29.5. Finding neat scientific data sets

https://www.dataquest.io/blog/free-datasets-for-projects/ (they mention fivethirtyeight)

https://github.com/fivethirtyeight/data

29.5.1. Time histories

Temperature

Births

wget https://raw.githubusercontent.com/fivethirtyeight/data/master/births/US_births_2000-2014_SSA.csv

29.5.2. Images

NASA nebulae

Goes images of the sun

29.6. Beautiful Soup

Beautiful Soup is a powerful python package that allows you to scrape web pages in a structured manner. Unlike the code we have seen so far, which does brute-force parsing of html text chunks in Python, beautiful soup is aware of the “document object model” (DOM).

● **Supplied records**
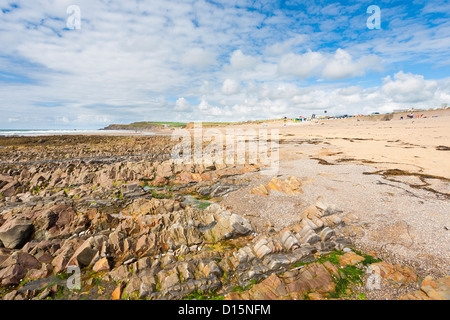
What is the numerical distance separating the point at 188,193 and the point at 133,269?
10795 millimetres

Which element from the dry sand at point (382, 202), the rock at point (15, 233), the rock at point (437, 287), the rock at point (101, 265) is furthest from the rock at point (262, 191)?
the rock at point (15, 233)

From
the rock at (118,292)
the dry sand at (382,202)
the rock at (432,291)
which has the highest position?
the dry sand at (382,202)

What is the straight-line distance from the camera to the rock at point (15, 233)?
10.6 m

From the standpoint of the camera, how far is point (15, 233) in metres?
10.7

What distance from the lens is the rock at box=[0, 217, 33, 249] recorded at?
10576mm

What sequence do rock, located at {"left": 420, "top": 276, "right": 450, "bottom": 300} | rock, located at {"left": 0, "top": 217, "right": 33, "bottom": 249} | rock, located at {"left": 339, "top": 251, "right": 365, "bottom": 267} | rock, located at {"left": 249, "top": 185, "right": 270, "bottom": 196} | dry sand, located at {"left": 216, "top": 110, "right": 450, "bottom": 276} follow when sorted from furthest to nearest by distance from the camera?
rock, located at {"left": 249, "top": 185, "right": 270, "bottom": 196}
rock, located at {"left": 0, "top": 217, "right": 33, "bottom": 249}
dry sand, located at {"left": 216, "top": 110, "right": 450, "bottom": 276}
rock, located at {"left": 339, "top": 251, "right": 365, "bottom": 267}
rock, located at {"left": 420, "top": 276, "right": 450, "bottom": 300}

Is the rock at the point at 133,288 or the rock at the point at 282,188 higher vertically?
the rock at the point at 282,188

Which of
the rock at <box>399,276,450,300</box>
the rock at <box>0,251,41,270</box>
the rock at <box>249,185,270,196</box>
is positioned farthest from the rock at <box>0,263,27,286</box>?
the rock at <box>399,276,450,300</box>

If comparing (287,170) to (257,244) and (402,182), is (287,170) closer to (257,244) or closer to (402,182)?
(402,182)

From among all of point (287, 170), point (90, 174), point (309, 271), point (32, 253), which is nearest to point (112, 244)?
point (32, 253)

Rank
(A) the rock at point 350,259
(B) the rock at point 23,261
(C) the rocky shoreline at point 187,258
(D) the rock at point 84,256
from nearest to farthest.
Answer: (C) the rocky shoreline at point 187,258 → (A) the rock at point 350,259 → (B) the rock at point 23,261 → (D) the rock at point 84,256

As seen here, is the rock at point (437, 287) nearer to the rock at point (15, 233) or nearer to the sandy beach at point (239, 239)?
the sandy beach at point (239, 239)

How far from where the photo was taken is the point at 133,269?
858 cm

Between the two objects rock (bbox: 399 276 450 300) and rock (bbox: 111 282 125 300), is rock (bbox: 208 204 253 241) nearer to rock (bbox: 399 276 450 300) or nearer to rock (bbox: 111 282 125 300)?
rock (bbox: 111 282 125 300)
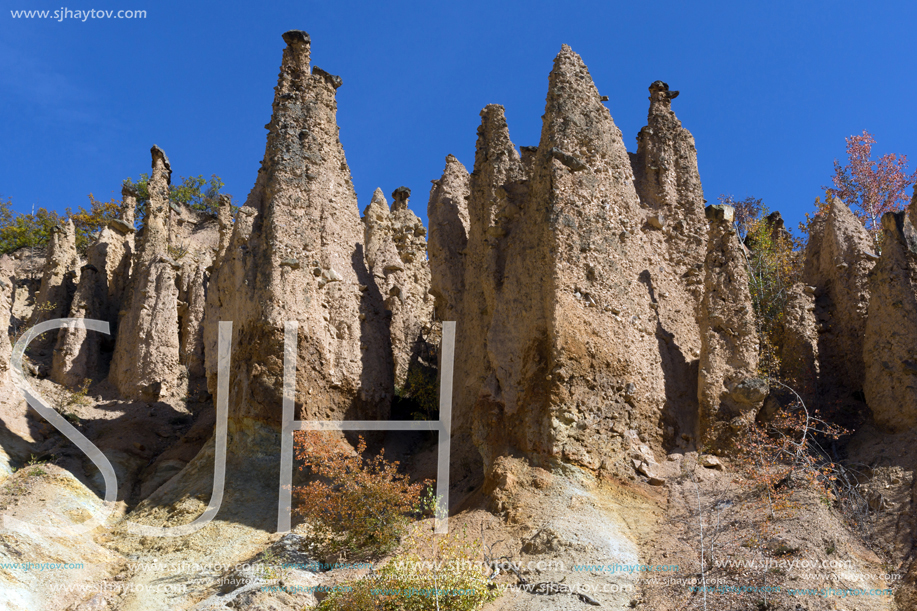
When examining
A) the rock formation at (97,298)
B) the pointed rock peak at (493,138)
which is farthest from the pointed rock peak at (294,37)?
the rock formation at (97,298)

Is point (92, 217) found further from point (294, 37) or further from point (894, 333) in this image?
point (894, 333)

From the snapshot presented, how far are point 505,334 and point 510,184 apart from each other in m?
3.19

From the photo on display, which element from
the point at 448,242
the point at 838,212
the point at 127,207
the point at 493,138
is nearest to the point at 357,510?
the point at 448,242

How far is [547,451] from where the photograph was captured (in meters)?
11.9

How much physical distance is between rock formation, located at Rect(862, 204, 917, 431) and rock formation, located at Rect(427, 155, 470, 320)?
7.13 meters

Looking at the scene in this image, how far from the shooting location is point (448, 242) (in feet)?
56.2

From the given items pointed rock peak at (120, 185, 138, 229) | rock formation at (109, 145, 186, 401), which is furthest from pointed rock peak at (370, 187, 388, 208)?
pointed rock peak at (120, 185, 138, 229)

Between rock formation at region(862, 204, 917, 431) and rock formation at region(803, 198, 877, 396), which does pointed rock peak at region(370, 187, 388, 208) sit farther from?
rock formation at region(862, 204, 917, 431)

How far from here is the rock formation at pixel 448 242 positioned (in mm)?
16547

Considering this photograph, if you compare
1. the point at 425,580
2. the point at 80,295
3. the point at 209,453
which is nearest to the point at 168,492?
the point at 209,453

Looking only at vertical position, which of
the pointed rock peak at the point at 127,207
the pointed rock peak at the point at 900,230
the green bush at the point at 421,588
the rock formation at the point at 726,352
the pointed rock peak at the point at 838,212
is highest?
the pointed rock peak at the point at 127,207

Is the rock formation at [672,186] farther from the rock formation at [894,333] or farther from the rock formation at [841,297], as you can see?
the rock formation at [894,333]

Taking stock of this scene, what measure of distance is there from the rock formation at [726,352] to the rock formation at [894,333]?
5.38ft

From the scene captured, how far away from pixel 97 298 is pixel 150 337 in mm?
3279
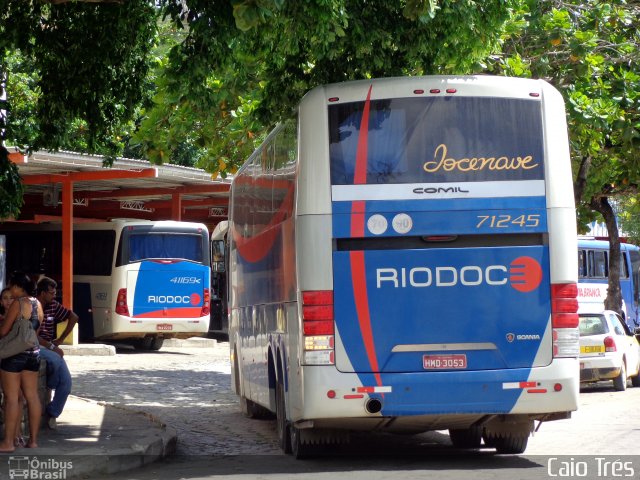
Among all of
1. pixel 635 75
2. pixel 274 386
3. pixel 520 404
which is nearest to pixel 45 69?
pixel 274 386

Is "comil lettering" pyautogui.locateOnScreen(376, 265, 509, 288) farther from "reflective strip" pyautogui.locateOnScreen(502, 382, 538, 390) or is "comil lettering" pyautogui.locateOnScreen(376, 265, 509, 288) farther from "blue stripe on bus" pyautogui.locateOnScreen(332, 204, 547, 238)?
"reflective strip" pyautogui.locateOnScreen(502, 382, 538, 390)

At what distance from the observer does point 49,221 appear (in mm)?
33781

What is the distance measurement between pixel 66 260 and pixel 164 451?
57.9 feet

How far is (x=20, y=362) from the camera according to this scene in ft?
37.3

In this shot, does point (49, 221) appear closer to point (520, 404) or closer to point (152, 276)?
point (152, 276)

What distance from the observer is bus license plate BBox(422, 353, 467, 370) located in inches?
414

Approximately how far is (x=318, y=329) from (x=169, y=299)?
20.0 m

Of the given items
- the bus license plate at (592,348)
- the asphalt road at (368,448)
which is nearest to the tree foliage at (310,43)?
the asphalt road at (368,448)

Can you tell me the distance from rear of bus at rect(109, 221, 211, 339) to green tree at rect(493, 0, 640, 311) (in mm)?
12792

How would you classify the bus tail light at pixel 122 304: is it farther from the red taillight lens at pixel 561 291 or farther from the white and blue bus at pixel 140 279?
the red taillight lens at pixel 561 291

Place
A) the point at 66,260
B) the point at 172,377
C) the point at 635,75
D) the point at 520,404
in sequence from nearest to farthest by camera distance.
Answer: the point at 520,404
the point at 635,75
the point at 172,377
the point at 66,260

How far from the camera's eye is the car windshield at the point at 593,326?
21391 millimetres

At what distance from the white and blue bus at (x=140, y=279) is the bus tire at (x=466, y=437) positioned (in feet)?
58.9

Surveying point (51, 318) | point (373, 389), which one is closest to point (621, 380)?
point (51, 318)
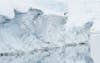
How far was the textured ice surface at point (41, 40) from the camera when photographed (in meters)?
1.15

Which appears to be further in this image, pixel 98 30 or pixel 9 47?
pixel 98 30

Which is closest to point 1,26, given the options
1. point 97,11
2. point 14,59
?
point 14,59

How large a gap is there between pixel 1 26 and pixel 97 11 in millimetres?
596

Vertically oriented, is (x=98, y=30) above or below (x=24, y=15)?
below

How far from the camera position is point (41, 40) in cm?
119

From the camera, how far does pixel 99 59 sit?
126 centimetres

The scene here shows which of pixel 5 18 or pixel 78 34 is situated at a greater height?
pixel 5 18

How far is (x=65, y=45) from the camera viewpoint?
1218 mm

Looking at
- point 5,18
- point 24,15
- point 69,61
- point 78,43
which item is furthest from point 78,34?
point 5,18

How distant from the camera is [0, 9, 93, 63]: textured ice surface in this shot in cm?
115

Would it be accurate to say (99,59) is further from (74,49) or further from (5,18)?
(5,18)

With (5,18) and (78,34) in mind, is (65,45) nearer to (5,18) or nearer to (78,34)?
(78,34)

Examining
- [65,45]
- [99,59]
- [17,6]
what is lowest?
[99,59]

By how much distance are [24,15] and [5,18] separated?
111 mm
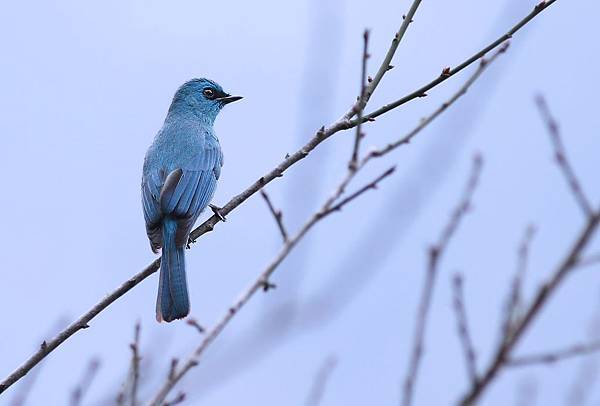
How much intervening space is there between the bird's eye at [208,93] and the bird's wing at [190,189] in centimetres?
101

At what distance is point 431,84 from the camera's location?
3.79 m

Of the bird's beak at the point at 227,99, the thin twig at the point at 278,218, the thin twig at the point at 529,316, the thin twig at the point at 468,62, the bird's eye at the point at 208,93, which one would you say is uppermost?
the bird's eye at the point at 208,93

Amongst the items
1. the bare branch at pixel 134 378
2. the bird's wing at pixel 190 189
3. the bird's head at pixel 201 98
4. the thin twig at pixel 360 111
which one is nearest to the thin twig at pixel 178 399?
the bare branch at pixel 134 378

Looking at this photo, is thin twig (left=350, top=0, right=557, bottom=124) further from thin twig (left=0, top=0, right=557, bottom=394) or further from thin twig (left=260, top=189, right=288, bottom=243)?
thin twig (left=260, top=189, right=288, bottom=243)

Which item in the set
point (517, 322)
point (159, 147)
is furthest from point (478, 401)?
point (159, 147)

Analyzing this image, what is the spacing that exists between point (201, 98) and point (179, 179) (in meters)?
1.73

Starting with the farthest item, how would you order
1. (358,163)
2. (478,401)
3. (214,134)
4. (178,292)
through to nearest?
(214,134), (178,292), (358,163), (478,401)

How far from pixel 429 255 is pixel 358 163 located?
409 mm

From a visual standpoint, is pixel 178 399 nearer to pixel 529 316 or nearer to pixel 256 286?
pixel 256 286

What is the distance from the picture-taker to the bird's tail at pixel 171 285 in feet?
17.2

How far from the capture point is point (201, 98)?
309 inches

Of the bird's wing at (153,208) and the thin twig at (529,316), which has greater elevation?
the bird's wing at (153,208)

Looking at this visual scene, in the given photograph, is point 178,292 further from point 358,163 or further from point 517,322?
point 517,322

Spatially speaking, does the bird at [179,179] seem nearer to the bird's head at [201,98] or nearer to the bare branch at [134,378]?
the bird's head at [201,98]
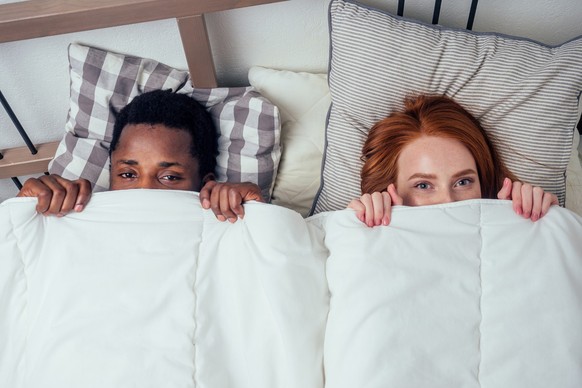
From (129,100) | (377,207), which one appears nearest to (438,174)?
(377,207)

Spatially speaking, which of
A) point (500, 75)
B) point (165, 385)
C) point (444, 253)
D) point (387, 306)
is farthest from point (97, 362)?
point (500, 75)

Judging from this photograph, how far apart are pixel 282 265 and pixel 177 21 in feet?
1.87

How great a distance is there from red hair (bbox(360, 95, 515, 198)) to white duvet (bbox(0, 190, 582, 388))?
138 mm

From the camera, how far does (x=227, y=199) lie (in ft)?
3.34

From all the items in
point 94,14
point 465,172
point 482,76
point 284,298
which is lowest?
point 284,298

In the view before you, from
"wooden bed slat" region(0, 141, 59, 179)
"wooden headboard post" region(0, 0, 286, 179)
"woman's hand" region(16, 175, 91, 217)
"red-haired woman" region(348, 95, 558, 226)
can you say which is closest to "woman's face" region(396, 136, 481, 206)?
"red-haired woman" region(348, 95, 558, 226)

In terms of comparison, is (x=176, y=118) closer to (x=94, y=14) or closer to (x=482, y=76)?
(x=94, y=14)

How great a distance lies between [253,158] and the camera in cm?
121

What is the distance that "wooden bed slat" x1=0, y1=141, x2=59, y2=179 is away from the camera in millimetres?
1353

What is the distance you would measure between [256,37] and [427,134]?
18.5 inches

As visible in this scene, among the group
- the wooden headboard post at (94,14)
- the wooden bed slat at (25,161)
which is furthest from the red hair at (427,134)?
the wooden bed slat at (25,161)

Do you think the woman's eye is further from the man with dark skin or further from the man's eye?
the man's eye

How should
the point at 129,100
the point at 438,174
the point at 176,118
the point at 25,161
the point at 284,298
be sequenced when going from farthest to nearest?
the point at 25,161, the point at 129,100, the point at 176,118, the point at 438,174, the point at 284,298

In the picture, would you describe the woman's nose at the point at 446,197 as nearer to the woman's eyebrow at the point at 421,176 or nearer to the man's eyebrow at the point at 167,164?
the woman's eyebrow at the point at 421,176
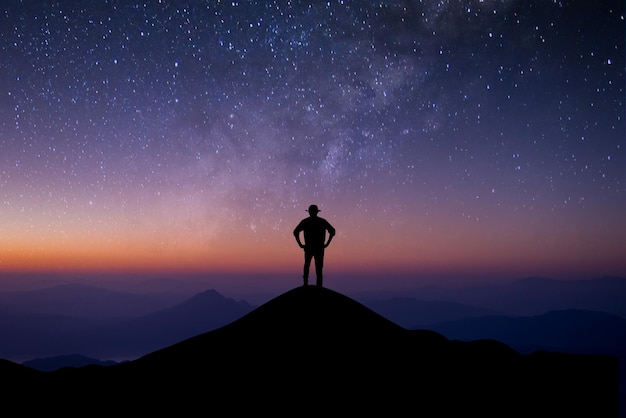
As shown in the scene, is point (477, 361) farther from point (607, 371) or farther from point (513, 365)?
point (607, 371)

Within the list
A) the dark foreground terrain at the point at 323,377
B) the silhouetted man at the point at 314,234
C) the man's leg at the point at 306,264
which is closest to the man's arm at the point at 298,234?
the silhouetted man at the point at 314,234

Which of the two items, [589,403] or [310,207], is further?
[310,207]

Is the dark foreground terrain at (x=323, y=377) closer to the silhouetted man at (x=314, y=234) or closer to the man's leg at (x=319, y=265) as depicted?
the man's leg at (x=319, y=265)

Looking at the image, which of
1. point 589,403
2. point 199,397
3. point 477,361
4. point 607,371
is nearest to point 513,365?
point 477,361

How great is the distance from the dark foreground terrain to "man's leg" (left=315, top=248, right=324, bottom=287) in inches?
15.2

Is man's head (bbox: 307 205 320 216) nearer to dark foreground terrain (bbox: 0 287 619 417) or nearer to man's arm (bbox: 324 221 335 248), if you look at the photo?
man's arm (bbox: 324 221 335 248)

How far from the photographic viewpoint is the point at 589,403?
31.3 feet

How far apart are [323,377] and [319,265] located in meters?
3.77

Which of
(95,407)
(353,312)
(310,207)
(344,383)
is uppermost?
(310,207)

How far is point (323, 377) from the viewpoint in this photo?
8688 mm

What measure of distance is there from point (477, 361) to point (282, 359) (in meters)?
5.39

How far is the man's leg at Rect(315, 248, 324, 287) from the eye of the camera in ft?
38.3

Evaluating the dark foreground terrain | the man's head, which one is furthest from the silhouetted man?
the dark foreground terrain

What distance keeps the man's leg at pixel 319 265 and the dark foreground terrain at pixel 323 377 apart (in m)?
0.39
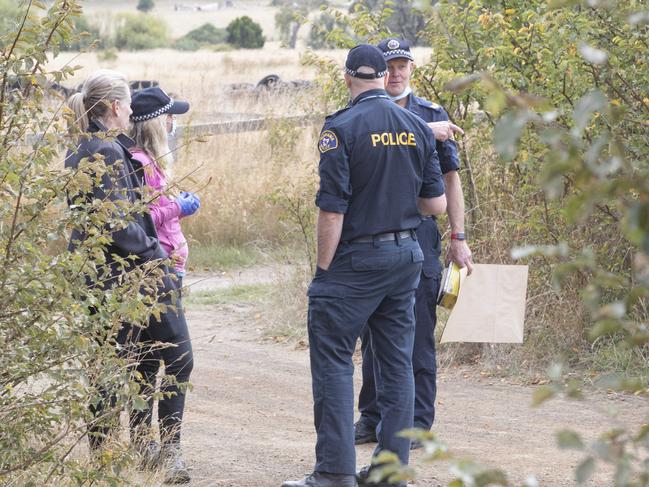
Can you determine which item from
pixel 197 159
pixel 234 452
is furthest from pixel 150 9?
pixel 234 452

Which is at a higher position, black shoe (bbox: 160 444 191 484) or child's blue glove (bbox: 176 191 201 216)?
child's blue glove (bbox: 176 191 201 216)

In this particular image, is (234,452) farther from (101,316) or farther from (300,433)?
(101,316)

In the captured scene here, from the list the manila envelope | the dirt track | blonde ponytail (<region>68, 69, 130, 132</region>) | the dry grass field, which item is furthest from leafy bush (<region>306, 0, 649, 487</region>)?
the dry grass field

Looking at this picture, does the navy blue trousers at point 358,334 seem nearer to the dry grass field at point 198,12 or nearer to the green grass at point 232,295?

● **Exercises**
**A.** In the passage on data sets and Beautiful Soup, which data sets are listed under the headings "Time histories" and "Images"? Name every one.
**B.** Decide whether each statement agrees with the passage on data sets and Beautiful Soup, and quote the words that settle it: (i) Beautiful Soup is aware of the document object model. (ii) The births file covers the years 2000 through 2020. (iii) The Dataquest blog post mentions fivethirtyeight.
**C.** Write the next part of the passage on data sets and Beautiful Soup, picking up after its final sentence.
The items were taken from a different source than the passage on data sets and Beautiful Soup.

● **Written answers**
**A.** Temperature, Births, NASA nebulae, Goes images of the sun

**B.**
(i) Yes: "beautiful soup is aware of the “document object model” (DOM)"
(ii) No: "US_births_2000-2014_SSA.csv"
(iii) Yes: "(they mention fivethirtyeight)"

**C.**
Start by installing the python package. You can probably install with pip, or on debian-based distributions you can run:

sudo apt install python3-bs4

Now enter the program billboard_hot_100_scraper_2023.py in Listing 29.6.1:

Listing 29.6.1 Download the Billboard Hot 100 list using Beautiful Soup.

#! /usr/bin/env python3

"""This program was inspired by Jaimes Subroto who had written a
program that worked with the 2018 billboard html format.  Billboard
has changed its html format quite completely in 2023, so this is a
re-implementation that handles the new format.
"""

import urllib
from bs4 import BeautifulSoup as soup

def main():
    url = 'https://www.billboard.com/charts/hot-100'
    # url = 'https://web.archive.org/web/20180415100832/https://www.billboard.com/charts/hot-100/'

    # boiler plate stuff to load in an html page from its URL
    url_client = urllib.request.urlopen(url)
    page_html = url_client.read()
    url_client.close()

    # let us save it to a local html file, using utf-8 decoding so
    # that we turn the byte stream into simple ascii text
    open('page_saved.html', 'w').write(page_html.decode('utf-8'))

    # boiler plate use of beautiful soup: use the html parser on the file
    page_soup = soup(page_html, "html.parser")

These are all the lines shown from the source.